By Musa Kamara (PO’22)

On February 19, the Supreme Court refused to hear a defamation suit filed by Kathy McKee, an actress active in the 1970s who appeared in The Bill Cosby Show, Saturday Night Live, and Sanford and Son. The suit McKee filed was particularly notable in that it was filed against Bill Cosby, a prominent public figure of the last fifty years who was convicted of numerous sex-related offenses in 2018. McKee, who also accused Cosby of sexual assault, contended that Cosby had defamed her by indirectly calling her a liar through his attorneys. Supreme Court Justice Clarence Thomas agreed with the court’s decision purely on a legal basis, acknowledging established precedent. However, Thomas also wrote an opinion calling for a reexamination of the very legal principle responsible for the court’s decision to not hear McKee’s case. In doing so, Thomas joins the late Justice Antonin Scalia and President Donald Trump in calling for a reevaluation of libel in American law.

In early 1960, amidst the Civil Rights Movement, the New York Times published an advertisement with the stated goal of raising money to help defend Martin Luther King Jr., who was being accused of perjury. The ad contained a number of factual inaccuracies about interactions between Dr. King and the police force in Montgomery, Alabama; as a result, L.B. Sullivan, one of Montgomery’s Commissioners of Public Safety, sued the Times on charges of libel. Although the ad did not explicitly mention Sullivan, he claimed that its inaccuracies had damaged his reputation in his community. Upon review by an Alabama court, Sullivan was awarded $500,00, and the Times was thus held responsible for libel. The Times subsequently appealed their case to the Supreme Court, in what would become the case dubbed New York Times Company v. Sullivan.

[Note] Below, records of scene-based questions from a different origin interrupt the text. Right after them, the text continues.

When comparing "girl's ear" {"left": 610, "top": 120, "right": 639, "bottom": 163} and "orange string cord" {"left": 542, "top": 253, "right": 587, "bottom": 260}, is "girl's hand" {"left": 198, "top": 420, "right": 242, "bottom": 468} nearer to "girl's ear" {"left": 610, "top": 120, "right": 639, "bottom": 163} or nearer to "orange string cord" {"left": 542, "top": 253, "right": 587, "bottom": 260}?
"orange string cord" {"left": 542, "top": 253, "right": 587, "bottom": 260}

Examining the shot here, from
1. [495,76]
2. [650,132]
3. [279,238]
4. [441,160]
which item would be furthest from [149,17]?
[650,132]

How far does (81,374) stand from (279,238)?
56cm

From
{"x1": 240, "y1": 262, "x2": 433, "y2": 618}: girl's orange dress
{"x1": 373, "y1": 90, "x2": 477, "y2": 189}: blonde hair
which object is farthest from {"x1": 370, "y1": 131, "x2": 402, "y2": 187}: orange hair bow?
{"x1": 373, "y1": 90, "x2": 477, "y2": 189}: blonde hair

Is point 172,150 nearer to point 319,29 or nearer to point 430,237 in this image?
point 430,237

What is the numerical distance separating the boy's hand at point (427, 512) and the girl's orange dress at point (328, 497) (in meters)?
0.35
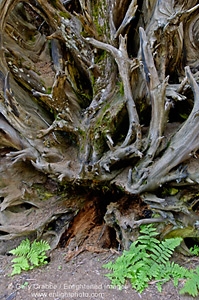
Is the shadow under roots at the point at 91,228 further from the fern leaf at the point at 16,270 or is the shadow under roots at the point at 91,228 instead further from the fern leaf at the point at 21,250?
the fern leaf at the point at 16,270

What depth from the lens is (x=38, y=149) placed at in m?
2.84

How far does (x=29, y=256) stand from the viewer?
2531mm

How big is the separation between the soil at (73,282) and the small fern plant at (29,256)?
3.0 inches

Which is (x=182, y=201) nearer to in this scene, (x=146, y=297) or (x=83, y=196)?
(x=146, y=297)

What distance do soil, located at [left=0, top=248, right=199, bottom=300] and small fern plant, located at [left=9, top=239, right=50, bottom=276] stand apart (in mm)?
77

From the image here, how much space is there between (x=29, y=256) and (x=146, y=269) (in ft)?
5.31

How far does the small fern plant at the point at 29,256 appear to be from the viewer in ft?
7.74

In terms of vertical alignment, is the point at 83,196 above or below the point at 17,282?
below

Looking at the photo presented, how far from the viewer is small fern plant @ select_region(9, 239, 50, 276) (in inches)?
92.9

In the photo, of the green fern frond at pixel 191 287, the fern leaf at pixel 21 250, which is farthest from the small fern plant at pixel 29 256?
the green fern frond at pixel 191 287

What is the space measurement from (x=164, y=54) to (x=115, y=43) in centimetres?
79

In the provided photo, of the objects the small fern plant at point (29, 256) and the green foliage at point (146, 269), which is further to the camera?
the small fern plant at point (29, 256)

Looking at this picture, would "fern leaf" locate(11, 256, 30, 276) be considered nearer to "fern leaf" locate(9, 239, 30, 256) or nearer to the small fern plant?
the small fern plant

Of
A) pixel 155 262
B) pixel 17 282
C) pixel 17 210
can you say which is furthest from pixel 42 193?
pixel 155 262
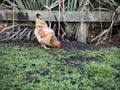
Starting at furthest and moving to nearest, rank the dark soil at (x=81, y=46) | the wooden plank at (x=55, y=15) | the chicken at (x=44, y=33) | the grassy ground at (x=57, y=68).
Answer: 1. the wooden plank at (x=55, y=15)
2. the dark soil at (x=81, y=46)
3. the chicken at (x=44, y=33)
4. the grassy ground at (x=57, y=68)

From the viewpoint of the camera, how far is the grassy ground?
3371mm

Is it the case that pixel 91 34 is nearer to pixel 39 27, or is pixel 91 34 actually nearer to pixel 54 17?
pixel 54 17

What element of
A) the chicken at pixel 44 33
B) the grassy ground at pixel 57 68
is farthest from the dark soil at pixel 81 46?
the chicken at pixel 44 33

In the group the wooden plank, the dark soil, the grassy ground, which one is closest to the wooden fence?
the wooden plank

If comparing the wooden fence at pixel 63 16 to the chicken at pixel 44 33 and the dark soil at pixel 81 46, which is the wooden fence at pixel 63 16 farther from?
the chicken at pixel 44 33

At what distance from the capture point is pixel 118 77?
375 centimetres

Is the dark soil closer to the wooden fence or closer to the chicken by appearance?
the wooden fence

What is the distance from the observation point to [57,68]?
3.96 metres

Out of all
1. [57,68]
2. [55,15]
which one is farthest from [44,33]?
[57,68]

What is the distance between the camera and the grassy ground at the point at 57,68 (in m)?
3.37

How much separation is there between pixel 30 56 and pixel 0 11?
1.34 metres

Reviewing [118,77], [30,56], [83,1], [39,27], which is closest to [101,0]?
[83,1]

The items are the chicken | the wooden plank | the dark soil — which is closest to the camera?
the chicken

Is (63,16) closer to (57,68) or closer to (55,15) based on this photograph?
(55,15)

In a unanimous decision, the Supreme Court proved amenable to the arguments made by the Times that the ad had no intention of hurting Sullivan. Seeing as there was no reason to believe that the ad’s content was libelous, the Times felt no need to check for the ad’s accuracy. The Times argued that if they had to check the accuracy of each criticism of a public figure, their rights under the First Amendment protection of a free press would be “severely limited.” Justice William Brennan Jr. wrote in the majority opinion of the court that in order for a public official to be successful in a libel case, they must prove that the allegedly libelous party acted “with ‘actual malice’—that is, with knowledge that it was false or with reckless disregard” for truth. This opinion effectively established a check for libel that has yet to be significantly revised.

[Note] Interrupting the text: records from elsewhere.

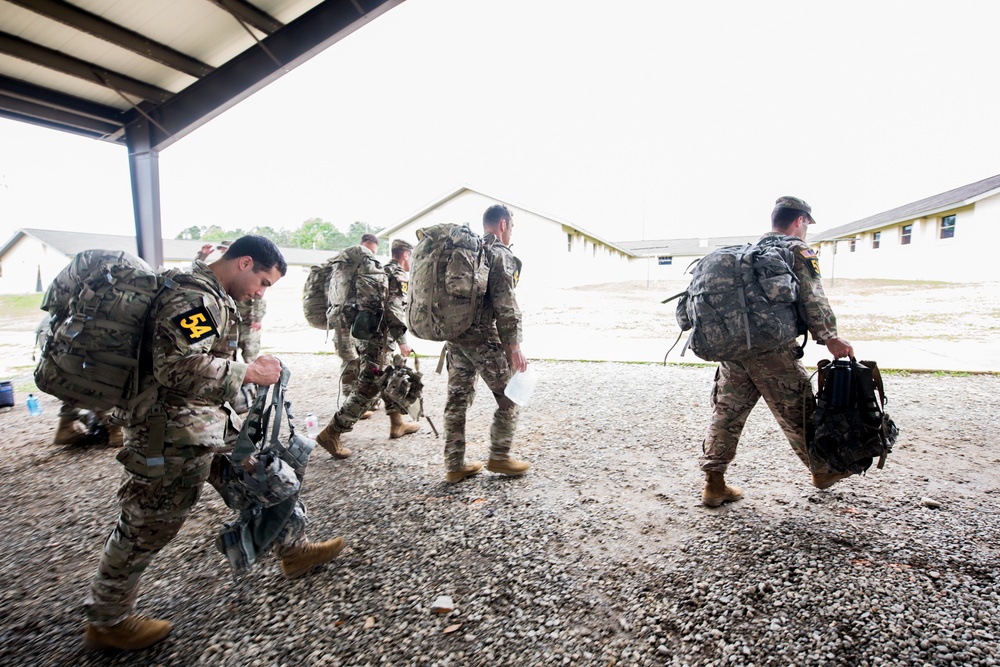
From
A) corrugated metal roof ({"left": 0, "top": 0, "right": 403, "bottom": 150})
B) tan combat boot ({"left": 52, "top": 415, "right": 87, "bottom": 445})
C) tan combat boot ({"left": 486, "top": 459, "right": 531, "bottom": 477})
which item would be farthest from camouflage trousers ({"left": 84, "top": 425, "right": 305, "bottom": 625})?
corrugated metal roof ({"left": 0, "top": 0, "right": 403, "bottom": 150})

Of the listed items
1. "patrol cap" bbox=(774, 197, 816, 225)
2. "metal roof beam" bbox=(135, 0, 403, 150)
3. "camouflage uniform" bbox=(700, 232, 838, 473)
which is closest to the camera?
"camouflage uniform" bbox=(700, 232, 838, 473)

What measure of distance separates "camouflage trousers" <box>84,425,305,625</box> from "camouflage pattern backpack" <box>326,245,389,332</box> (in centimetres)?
227

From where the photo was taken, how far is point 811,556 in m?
2.31

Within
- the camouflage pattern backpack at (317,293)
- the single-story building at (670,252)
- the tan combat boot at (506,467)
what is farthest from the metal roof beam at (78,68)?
the single-story building at (670,252)

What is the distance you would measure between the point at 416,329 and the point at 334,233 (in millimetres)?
68878

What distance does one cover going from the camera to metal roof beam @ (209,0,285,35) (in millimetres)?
3994

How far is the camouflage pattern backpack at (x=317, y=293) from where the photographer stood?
4.93 m

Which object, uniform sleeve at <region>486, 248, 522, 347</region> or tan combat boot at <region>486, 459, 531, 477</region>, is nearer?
uniform sleeve at <region>486, 248, 522, 347</region>

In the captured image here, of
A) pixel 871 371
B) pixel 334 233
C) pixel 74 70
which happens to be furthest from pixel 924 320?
pixel 334 233

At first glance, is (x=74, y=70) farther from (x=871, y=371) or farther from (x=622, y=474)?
(x=871, y=371)

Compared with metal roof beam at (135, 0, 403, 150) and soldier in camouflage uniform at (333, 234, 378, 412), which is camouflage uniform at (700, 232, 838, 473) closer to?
soldier in camouflage uniform at (333, 234, 378, 412)

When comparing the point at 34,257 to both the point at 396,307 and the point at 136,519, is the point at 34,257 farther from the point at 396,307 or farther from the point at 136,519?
the point at 136,519

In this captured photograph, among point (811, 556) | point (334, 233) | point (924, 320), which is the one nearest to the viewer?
point (811, 556)

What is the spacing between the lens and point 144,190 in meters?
5.34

The Court’s reasoning in establishing “actual malice” certainly makes sense; in order for American public discourse to proceed, citizens must be able to criticize public figures, and in order to criticize public figures, citizens must be able to state their opinions on these figures, be they positive or (more importantly) negative. In this sense, the press must be protected from rampant claims of libel from public figures each time these public figures are criticized.  

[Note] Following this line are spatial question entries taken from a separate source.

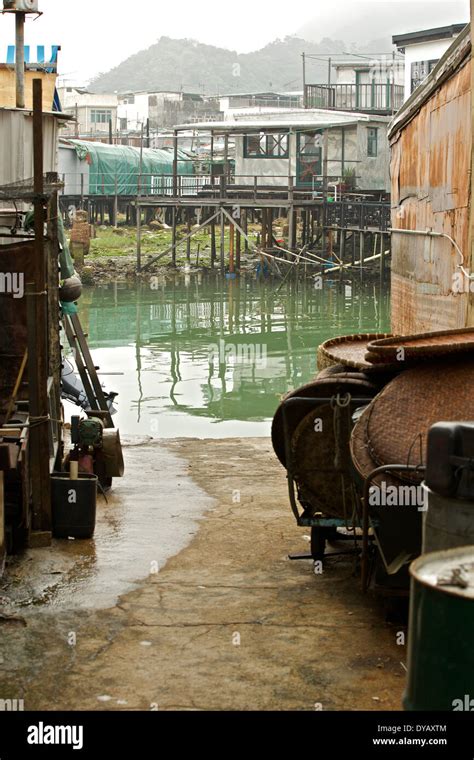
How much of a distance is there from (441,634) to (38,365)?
509 centimetres

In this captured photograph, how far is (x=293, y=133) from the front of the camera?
41812mm

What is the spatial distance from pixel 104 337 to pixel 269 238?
1531 cm

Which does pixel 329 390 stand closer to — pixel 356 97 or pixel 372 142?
pixel 372 142

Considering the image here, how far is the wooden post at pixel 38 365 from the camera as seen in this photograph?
307 inches

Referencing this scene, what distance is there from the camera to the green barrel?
10.6ft

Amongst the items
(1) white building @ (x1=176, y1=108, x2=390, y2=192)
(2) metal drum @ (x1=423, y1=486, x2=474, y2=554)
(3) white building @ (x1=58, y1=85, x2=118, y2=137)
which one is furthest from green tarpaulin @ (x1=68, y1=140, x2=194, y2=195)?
(2) metal drum @ (x1=423, y1=486, x2=474, y2=554)

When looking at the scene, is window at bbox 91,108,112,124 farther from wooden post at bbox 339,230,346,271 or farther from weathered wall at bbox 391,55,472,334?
weathered wall at bbox 391,55,472,334

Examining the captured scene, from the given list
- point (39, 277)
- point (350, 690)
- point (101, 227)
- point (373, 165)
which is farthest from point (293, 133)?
point (350, 690)

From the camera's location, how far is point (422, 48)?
37906 millimetres

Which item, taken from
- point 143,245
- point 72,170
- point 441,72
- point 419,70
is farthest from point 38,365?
point 72,170

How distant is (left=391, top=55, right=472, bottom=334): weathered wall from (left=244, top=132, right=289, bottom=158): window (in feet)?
97.0

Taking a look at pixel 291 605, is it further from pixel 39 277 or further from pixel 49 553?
pixel 39 277

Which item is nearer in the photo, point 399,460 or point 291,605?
point 399,460

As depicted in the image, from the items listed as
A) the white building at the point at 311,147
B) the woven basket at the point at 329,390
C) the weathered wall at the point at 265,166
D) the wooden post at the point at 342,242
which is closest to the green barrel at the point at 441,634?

Under the definition of libel established in New York Times Company v. Sullivan, “actual malice,” and thus agency on the part of the publishing party, must be proven in order for a publication to be considered libelous. This definition more strongly favors the media, as public figures must prove that malice was involved in the publication in question. Some, like President Trump, have criticized this intention requirement of the libel standard as too stringent. A possible alternative definition sometimes referenced, for example, establishes libel as “a method of defamation expressed by [a publication]… [that] exposes a person to public hatred, contempt or ridicule, or injures a person in his/her business or profession,” notably omitting the presence of agency. In this definition, libel need only be “injurious to a person’s reputation” to be considered as such. This definition more strongly favors public figures, seeing as any publication that hurts the reputation of a public figure could be considered libelous.

That being said, the “actual malice” test has shown some evidence of being difficult for plaintiffs in libel cases to achieve. In an interview with National Public Radio following Justice Thomas’ statements, Sonja West, a professor at the University of Georgia School of Law, addressed the state of libel law in America. West, who has criticized President Trump’s attacks of the press, stated that the “actual malice” bar “is a very difficult standard for plaintiffs to meet.” Further, the American Bar Association in 2010 details a decreasing trend in libel trials in America, falling from 266 in the 1980s to nine in 2009. It is likely that this trend suggests not that the fact that incidences of libel have decreased, but rather the fact that as time has passed, plaintiffs in libel cases have found less incentive to bring libel cases to trial.  

Seeing as the First Amendment does guarantee the right to a free press, the court’s decision to tip the scales in favor of the press was likely the most constitutionally appropriate. The press must be allowed to publish criticisms of public figures. In that sense, the tenets of libel law must protect the press from threats of libel lawsuits from public figures. That being said, the “actual malice” standard does seem to be a particularly high bar for libel case plaintiffs to reach, and more protection for the press could mean less protection for public figures. In calling for a reexamination of New York Times Company v. Sullivan, Justice Thomas reignites a debate that centers on questions of how the Constitution—and more specifically, the First Amendment—should be interpreted: should libel law favor the press or should they favor public figures?